Belge Alıntısı:
-*-

Kültür ve Turizm Bakanlığı ile Türkiye Cumhuriyeti Devlet Demiryolları (TCDD) ortaklığında yürütülen, İstanbul'un simge yapıları Haydarpaşa ve Sirkeci Garı'nın restorasyon ve işlevlendirme projesi, İstanbul kültür sanat hayatı için yeni bir dönemin kapılarını aralıyor.
Proje, tarihi yapıların kültürel ve toplumsal miras olarak korunmasını amaçlarken, yeni işlevleriyle kentin en popüler cazibe merkezlerinden biri olmayı hedefliyor.
Sultan II. Abdülhamid Han döneminin mirası olan bu garların, modern gereksinimlere uygun, ancak özgün mimarilerine sadık kalınarak restore edilmesi büyük bir titizlikle gerçekleştiriliyor.
Özellikle arama motorlarında sıkça sorgulanan Haydarpaşa Garı restorasyon son durum bilgileri, projenin geldiği aşamayı ortaya koyuyor.

-*-

Görev Talimatları:
• 1. Garların restorasyonuyla ilgili metne göre aşağıdaki soruları yanıtlayın.
(a) Proje hangi kurumların ortaklığında yürütülüyor?
(b) Haydarpaşa ve Sirkeci garları hangi dönemin mirasıdır?
(c) Restorasyonda garların neyine sadık kalınıyor?
• 2. Garların restorasyonuyla ilgili metinde projenin tarihi yapılar için bir arada gözettiği iki amacı bir ila üç cümleyle açıklayın.
• 3. Garların restorasyonuyla ilgili metni kaldığı yerden sürdürün.

Veri Bölümü:

-*-

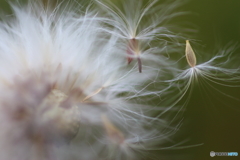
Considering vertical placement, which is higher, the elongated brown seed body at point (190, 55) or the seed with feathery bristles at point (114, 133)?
the elongated brown seed body at point (190, 55)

-*-

Alıştırma Sonuçları:
• 1.
(a) Kültür ve Turizm Bakanlığı ile Türkiye Cumhuriyeti Devlet Demiryolları (TCDD).
(b) Sultan II. Abdülhamid Han dönemi.
(c) Özgün mimarilerine.

• 2. Proje, Haydarpaşa ve Sirkeci garlarını kültürel ve toplumsal miras olarak korumayı amaçlıyor. Bunun yanında yapıların yeni işlevleriyle kentin en popüler cazibe merkezlerinden biri olmasını hedefliyor.

• 3.
HAYDARPAŞA VE SİRKECİ GARLARININ YENİ İŞLEVLERİ NELER?
Arkitera'dan Özge Durmaz'ın haberine göre, Kültür ve Turizm Bakanı Mehmet Nuri Ersoy, Haydarpaşa Tren Garı'nda gerçekleştirilen proje lansmanında yaptığı detaylı açıklamalarla kamuoyunu bilgilendirdi.
Bakan Ersoy, 15 Ağustos 2024 tarihinde TCDD ile imzalanan protokol kapsamında yürütülen çalışmaların son derece titiz ve hassas bir süreçte ilerlediğini vurguladı.
Haydarpaşa ve Sirkeci garı sahalarının, dönemin mimari uygulamalarının nadir ve muazzam örnekleri olduğunu belirten Bakan Ersoy, Haydarpaşa Garı'nın dolgu bir alanda, ahşap kazıklar üzerinde inşa edildiğini, bu yapının zarafet ve estetiğin istisnai bir örneği olarak yükseldiğini ifade etti.
Klasik Osmanlı üslubu ile neo klasik tarzın buluştuğu bu görkemli yapının, talihsiz bir yangına kadar göz kamaştırmaya devam ettiğini aktardı.

HAYDARPAŞA GARI RESTORASYONU NE ZAMAN BİTECEK?
İstanbul-Bağdat Demiryolu hattının başlangıç noktası olarak 110 yılı aşkın bir süre hizmet veren Haydarpaşa, zamanla hem yük hem de yolcu taşımacılığının kalbi olmuştu.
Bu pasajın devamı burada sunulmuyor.